## Extracted entries
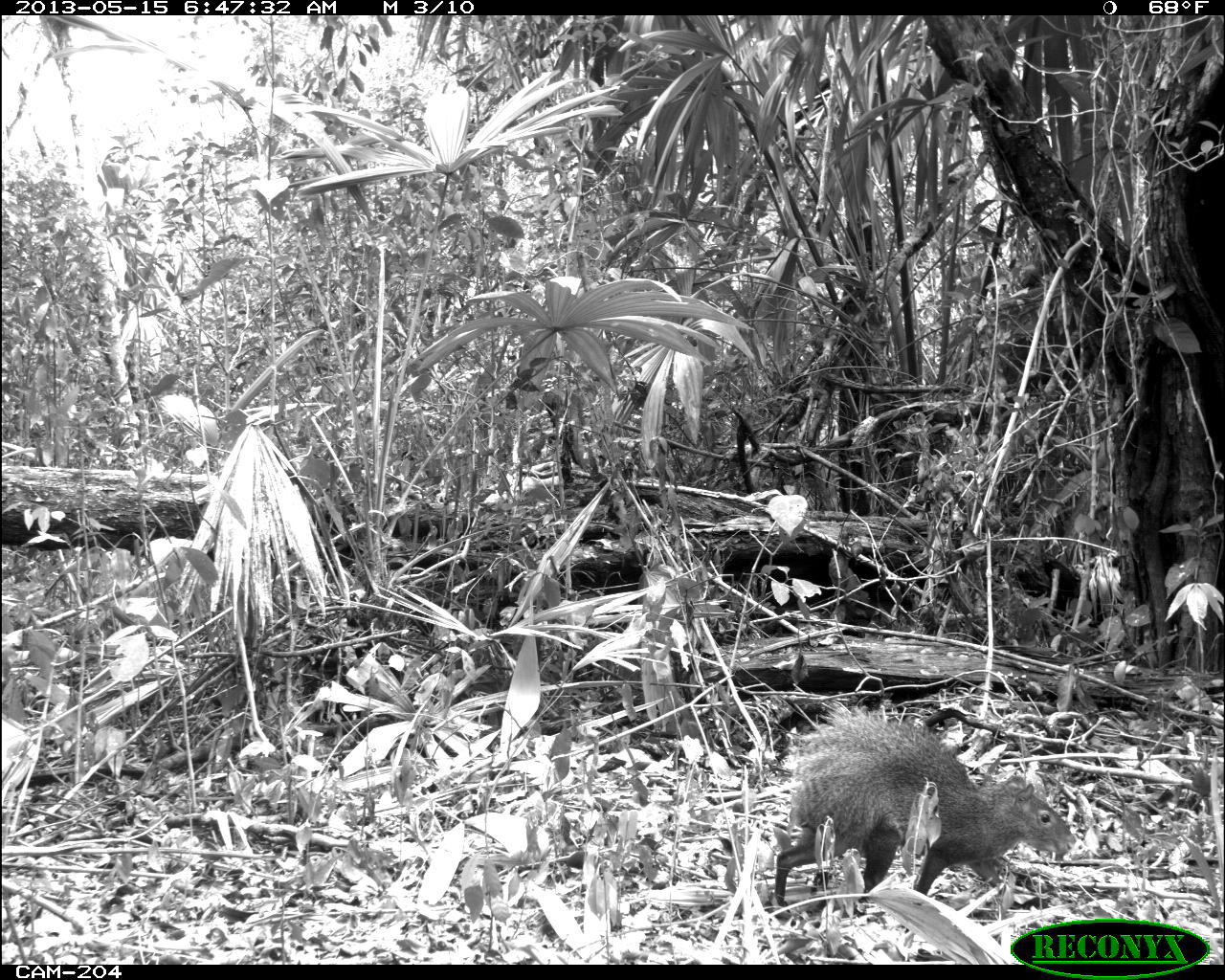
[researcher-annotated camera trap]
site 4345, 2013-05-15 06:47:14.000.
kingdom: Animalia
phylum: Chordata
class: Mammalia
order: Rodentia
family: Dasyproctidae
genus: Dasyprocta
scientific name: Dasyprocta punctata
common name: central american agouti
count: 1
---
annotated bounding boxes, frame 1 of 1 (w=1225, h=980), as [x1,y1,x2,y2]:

## Exercise prompt
The answer is the full listing above, repeated exactly, with its pictures removed.

## Exercise output
[researcher-annotated camera trap]
site 4345, 2013-05-15 06:47:14.000.
kingdom: Animalia
phylum: Chordata
class: Mammalia
order: Rodentia
family: Dasyproctidae
genus: Dasyprocta
scientific name: Dasyprocta punctata
common name: central american agouti
count: 1
---
annotated bounding boxes, frame 1 of 1 (w=1225, h=980), as [x1,y1,x2,y2]:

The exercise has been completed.